From the point of view of our subject, what should be of interest is whether conditions that obtained in Europe in the run up to WW1 exist in the world today against the backdrop of heightened US-China tensions. Are there any similarities between the international power realities of the two ages that would justify the observer in predicting a conflict on the lines of WW1 today?
It is quite some time since the Cold War came to a close, signifying an end to the world’s capitalism versus communism ideological contest. Needless to say, among other things, this conflict centred on rival socio-political and economic systems that divided almost the entirety of the world virtually down the middle. If not for the restraint exercised by the main power blocs, a world war could have occurred in Cold War times, considering the antagonisms that tended to occasionally get out of hand.
Among other factors, Mutually-Assured Destruction or MAD prevented the super powers from chancing their arm. This refers to the process of competitive arming between the super powers with the deadliest of weaponry. This process, though, continues and Kissinger was right in warning the world on this score. Russian President Vladimir Putin, for instance, speaks ominously of a deadly new weapons system his country is developing.

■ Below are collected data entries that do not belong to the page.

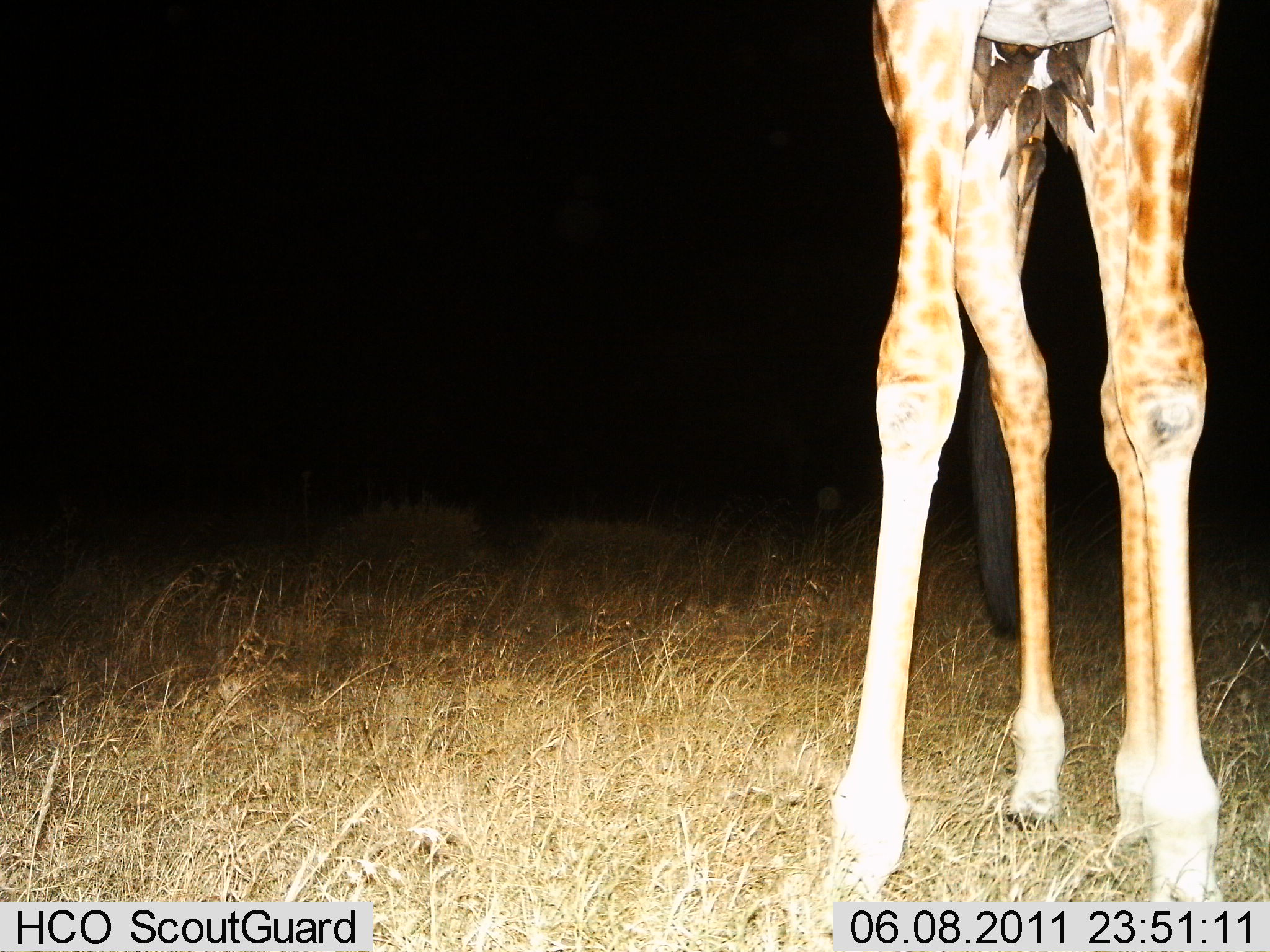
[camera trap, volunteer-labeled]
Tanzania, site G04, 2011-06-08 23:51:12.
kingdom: Animalia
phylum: Chordata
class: Mammalia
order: Artiodactyla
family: Giraffidae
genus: Giraffa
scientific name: Giraffa camelopardalis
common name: giraffe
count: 1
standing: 100%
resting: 7%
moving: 0%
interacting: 0%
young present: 0%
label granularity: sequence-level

However, one could question whether World War conditions in their essentials prevail in the world today. While it would be naive to argue that armed conflicts among competing and rival states are not possible today, it would be misleading to state that seemingly antagonistic powers are spoiling for a fight over their keenly felt differences currently.
To begin with, there are no clearly visible and definable rival alliances of states or power blocs. There is no guarantee that any of the major powers would have allies falling over each other to go to their rescue in their time of need. This is true of both China and the US.
The reason for this phenomenon should be plain to see. Essentially and mainly, the terms of engagement among the most principled of states are economic and not political or ideological today. In analysing contemporary international relations, it is evident that it is economics and not politics or military considerations that are driving these ties. For example, the China-led Asian Infrastructure Investment Bank (AIIB) is having within its fold, quite a few prominent Western economic actors, such as, the UK, Canada, Germany, France, Italy and Spain. It is of note that the AIIB will be playing a pivotal role in the realization of China’s ‘Belt and Road’ initiative that will be of world-wide reach almost.
The above is just one example of how countries are breaking traditional boundaries and restrictions to work in unison for their national interests, which have a high economic component. The West is no longer eager to link blindly with the US and it would disassociate itself from the US for pragmatic, practical reasons and self-interest. Gone are the days of die-hard alliances.
Accordingly, a WW1 scenario is unlikely to manifest itself in a hurry today. It doesn’t follow that we have inherited a conflict-free world. Far from it; conflict and strife among countries would continue to be rife in the world. But we are not going to have World Wars of the destructive and mind-numbing kind that reduced parts of the world to a shambles. Countries will be guided in the main by self-interest and this rules out swift alliance-type formations that bring mutual destruction in their wake.